His new novel is about a father and son who have lost their wife and mother to a degenerative brain disorder, "fatal familial insomnia".
You could waste a lot of good sleeping time trying to work out what sort of book this is. You know you're in trouble when the press blurb announces that this one is "Nick Hornby with razor blades".
So, is it a heart-warming thriller about a father and son? That would be a strange mix, and it is.
It goes like this: mother dies, father Sam and son Jamie have to learn to make a life together. Sam sells up the old home, and they move to his home town.
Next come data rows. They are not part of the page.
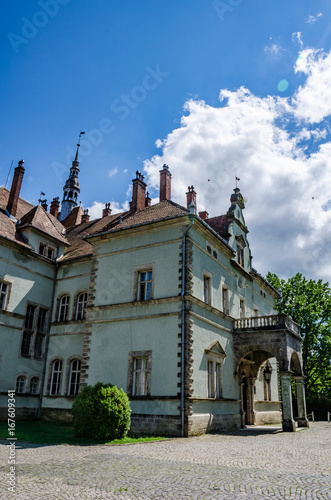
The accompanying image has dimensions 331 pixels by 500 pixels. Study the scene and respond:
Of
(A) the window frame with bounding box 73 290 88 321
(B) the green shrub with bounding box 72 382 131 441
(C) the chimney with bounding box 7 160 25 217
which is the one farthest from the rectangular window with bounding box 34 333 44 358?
(B) the green shrub with bounding box 72 382 131 441

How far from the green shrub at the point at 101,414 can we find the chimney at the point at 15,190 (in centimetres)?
1519

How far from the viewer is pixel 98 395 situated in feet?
47.1

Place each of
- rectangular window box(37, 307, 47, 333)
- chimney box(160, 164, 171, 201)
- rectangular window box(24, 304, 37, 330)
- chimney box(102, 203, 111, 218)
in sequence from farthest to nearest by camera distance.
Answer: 1. chimney box(102, 203, 111, 218)
2. chimney box(160, 164, 171, 201)
3. rectangular window box(37, 307, 47, 333)
4. rectangular window box(24, 304, 37, 330)

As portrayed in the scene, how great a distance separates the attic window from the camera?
2531 centimetres

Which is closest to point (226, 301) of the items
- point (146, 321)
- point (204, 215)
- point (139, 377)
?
point (146, 321)

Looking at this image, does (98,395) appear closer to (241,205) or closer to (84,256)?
(84,256)

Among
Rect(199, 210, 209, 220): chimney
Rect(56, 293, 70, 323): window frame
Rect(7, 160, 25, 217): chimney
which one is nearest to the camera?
Rect(56, 293, 70, 323): window frame

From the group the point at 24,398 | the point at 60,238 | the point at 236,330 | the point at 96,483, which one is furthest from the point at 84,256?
the point at 96,483

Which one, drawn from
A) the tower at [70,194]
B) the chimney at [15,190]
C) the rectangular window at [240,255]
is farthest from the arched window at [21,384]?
the tower at [70,194]

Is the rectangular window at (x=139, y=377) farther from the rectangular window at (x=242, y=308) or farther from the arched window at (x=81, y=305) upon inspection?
the rectangular window at (x=242, y=308)

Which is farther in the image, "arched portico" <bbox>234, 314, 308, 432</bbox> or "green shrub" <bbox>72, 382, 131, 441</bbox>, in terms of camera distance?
"arched portico" <bbox>234, 314, 308, 432</bbox>

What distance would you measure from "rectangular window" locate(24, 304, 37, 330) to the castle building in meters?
0.10

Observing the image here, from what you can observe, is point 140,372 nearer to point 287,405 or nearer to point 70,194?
point 287,405

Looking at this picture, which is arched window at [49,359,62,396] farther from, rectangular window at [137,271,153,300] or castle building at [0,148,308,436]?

All goes well, Sam learns some passable domestic skills, Jamie goes to new school, makes a friend. The new house takes on the familiar scents and schemes of two boys baching. This is both a sad reminder of their former family life, and a comfort.
Then Jamie begins to be bullied at school. The school, because the bully has special needs, won't do anything to help. So Sam takes on the bully and his family. Sam gets punched out by the bully's father in the pub. This makes his already withdrawn son regard his father with even more contempt.
Then Jamie gets attacked by the bully family's pit bull and Sam kills it, in a ghastly, graphically described act of rage.
And then it all gets really silly - a father's revenge for his son, run amok. Run amok is about right, certainly in terms of the plot.
We never really find out what the bullying consisted of. We never find out - nothing in the characterisation tells us - how Sam ended by becoming the ultimate bully.
Except: "By training, Sam was a psychiatric nurse. Sometimes he saw the symptoms of disorder wherever he looked."
Is that a warning that he is seriously unhinged? He becomes so, but not believably so.
And so the series of shocks - resulting in one last, terrible shock which is meant to dismay but does so only because it is so utterly manipulative - are also unbelievable.
The real shock is that Cross, who had written such a good book, has now written such an uneven one.